PARTS OF THE EXERCISE:
A: Update the stretch of the wedding-trip account from "London, England, spring" through "the wrong direction." so that "duffel bag" appears in place of "suitcase".
B: In the wedding-trip account, how much did the taxi ride to the right airport cost?

EXCERPT:

London, England, spring 2005: My lucky friend is marrying a Swede in London, and I'm aboard the airport "Super Shuttle" van at 4:00 am, en route to fly out for the wedding. Preparing for this trip has been overwhelmingly stressful: passport, flights, accommodations, dogsitter, wedding outift, etc. At last, my enormous suitcase is packed, and though I'm painfully under-caffienated and sleepy, I'm headed to Dulles International Airport.
    The driver asks us dozen passengers: "What airline you taking from Reagan National?" Mayhem erupts: half of us have flights out of Dulles in Virginia, half out of Reagan in D.C. The driver shouts to his dispatcher on his radio, who promises to send another van--as soon as they can rouse a driver, presumably fast asleep somewhere in a bed. Meanwhile, we are hurtling through suburban darkness in the wrong direction.
    In a foggy panic, I strategize with a fellow Dulles passenger: we'll get out and take a taxi. One hour and one hundred dollars later, we finally arrive curbside at the right airport. When the driver opens the trunk, my suitcase is gone. Vanished. I must have left it in the van, or lost it in the befuddled transition. What to do? The wedding is tomorrow evening. A few angry calls to Not-So-Super Shuttle avail nothing.

EXTRACTED ENTRIES:
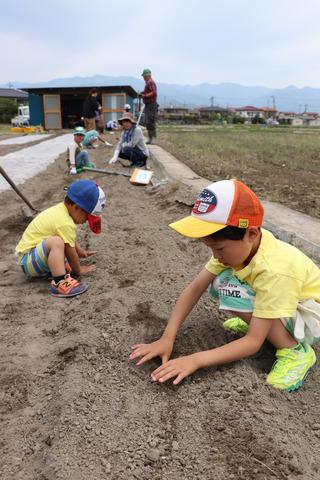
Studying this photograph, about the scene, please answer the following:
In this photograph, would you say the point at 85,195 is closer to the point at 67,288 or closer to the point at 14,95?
the point at 67,288

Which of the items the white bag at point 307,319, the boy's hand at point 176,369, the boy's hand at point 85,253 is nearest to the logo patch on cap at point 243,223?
the white bag at point 307,319

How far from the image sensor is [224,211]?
1.75m

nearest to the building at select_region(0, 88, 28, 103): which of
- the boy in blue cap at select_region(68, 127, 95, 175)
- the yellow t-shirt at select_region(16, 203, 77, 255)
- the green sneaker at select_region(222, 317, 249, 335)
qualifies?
the boy in blue cap at select_region(68, 127, 95, 175)

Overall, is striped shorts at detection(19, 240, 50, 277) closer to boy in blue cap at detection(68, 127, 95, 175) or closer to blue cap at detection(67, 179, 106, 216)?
blue cap at detection(67, 179, 106, 216)

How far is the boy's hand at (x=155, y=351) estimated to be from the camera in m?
2.04

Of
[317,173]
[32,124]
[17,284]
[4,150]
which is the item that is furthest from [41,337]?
[32,124]

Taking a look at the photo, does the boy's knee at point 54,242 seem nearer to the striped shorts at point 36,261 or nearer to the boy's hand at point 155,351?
the striped shorts at point 36,261

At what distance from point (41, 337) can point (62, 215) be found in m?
0.92

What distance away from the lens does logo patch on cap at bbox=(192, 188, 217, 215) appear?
1.77 metres

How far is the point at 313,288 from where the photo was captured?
204cm

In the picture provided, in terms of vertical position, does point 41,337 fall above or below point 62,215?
below

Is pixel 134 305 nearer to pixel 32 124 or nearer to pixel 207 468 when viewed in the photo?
pixel 207 468

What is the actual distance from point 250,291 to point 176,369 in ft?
1.55

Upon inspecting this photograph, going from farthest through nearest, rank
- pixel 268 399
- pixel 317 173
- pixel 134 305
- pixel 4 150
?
pixel 4 150 → pixel 317 173 → pixel 134 305 → pixel 268 399
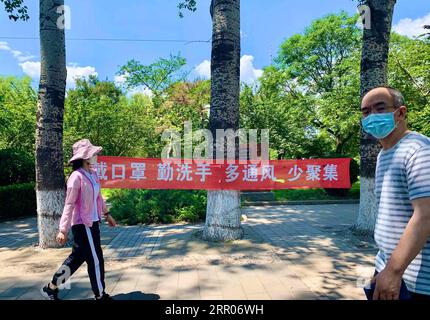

EXERCISE RESULTS:
A:
London, England, spring 2005: My lucky friend is marrying a Swede in London, and I'm aboard the airport "Super Shuttle" van at 4:00 am, en route to fly out for the wedding. Preparing for this trip has been overwhelmingly stressful: passport, flights, accommodations, dogsitter, wedding outift, etc. At last, my enormous duffel bag is packed, and though I'm painfully under-caffienated and sleepy, I'm headed to Dulles International Airport.
    The driver asks us dozen passengers: "What airline you taking from Reagan National?" Mayhem erupts: half of us have flights out of Dulles in Virginia, half out of Reagan in D.C. The driver shouts to his dispatcher on his radio, who promises to send another van--as soon as they can rouse a driver, presumably fast asleep somewhere in a bed. Meanwhile, we are hurtling through suburban darkness in the wrong direction.

B: One hundred dollars.